Our Research Approach
Our research blends Earth sciences and data science, with a specialization in computer vision with deep learning, a branch of artificial intelligence focused on interpreting and analyzing visual data such as geological images, satellite data, and seismic volumes. We integrate deep learning and data sciences with the meticulous acquisition of quantitative field data as well as advanced isotopic measurements in the lab. This dual approach ensures we master the entire data pipeline from acquisition all the way to machine learning applications: this is the cornerstone of our success.
Our research centers on applying AI to achieve two interconnected objectives: (1) understanding both paleo and current climate and environmental changes and (2) advancing the transition to cleaner geo-energies to meet global energy demands. These efforts directly support the United Nations Sustainability Goals, SDG 13 (Climate Action) and SDG 7 (Affordable and Clean Energy). More details about these two broach research themes are available below.
AI For Climate Action
Climate change poses one of the greatest challenges to humanity, with rising temperatures, extreme weather events, and environmental shifts impacting ecosystems and societies worldwide. Understanding both past and present climate change is essential for predicting future impacts and guiding adaptation strategies. Our research leverages Artificial Intelligence (AI) to analyze complex climate datasets, from paleo-environmental records to modern Earth Observation data, enabling more accurate climate reconstructions and real-time monitoring of environmental changes.

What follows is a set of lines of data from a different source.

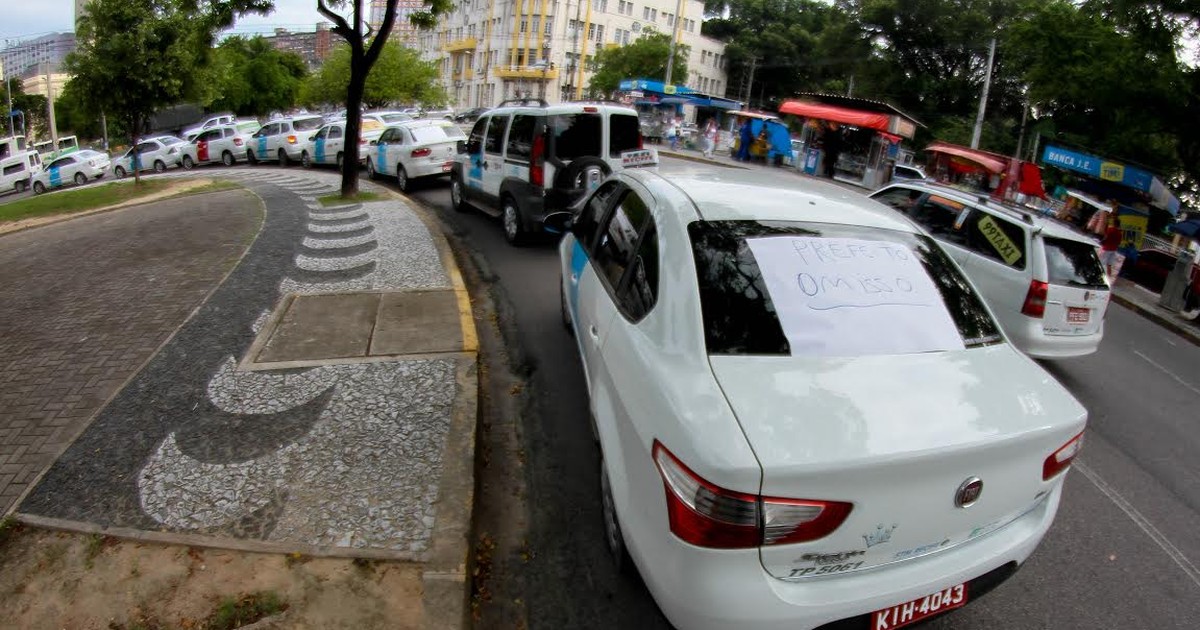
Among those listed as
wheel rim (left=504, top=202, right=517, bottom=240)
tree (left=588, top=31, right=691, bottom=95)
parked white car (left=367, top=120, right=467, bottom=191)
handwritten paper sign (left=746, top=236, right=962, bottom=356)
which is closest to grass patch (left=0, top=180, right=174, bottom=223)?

AI For the Energy Transition
The other side of the ‘climate coin’ is energy: the world’s energy demand is increasing, and to usher solutions to greenhouse warming requires supporting the global shift towards ‘NetZero’ carbon emissions. We leverage AI to tackle challenges in automated subsurface characterization for carbon capture and storage, hydrogen storage, and geothermal energy. We also pioneered the use of advanced isotopic techniques coupled with numerical modelling and AI to better constrain the thermal histories of sedimentary basins.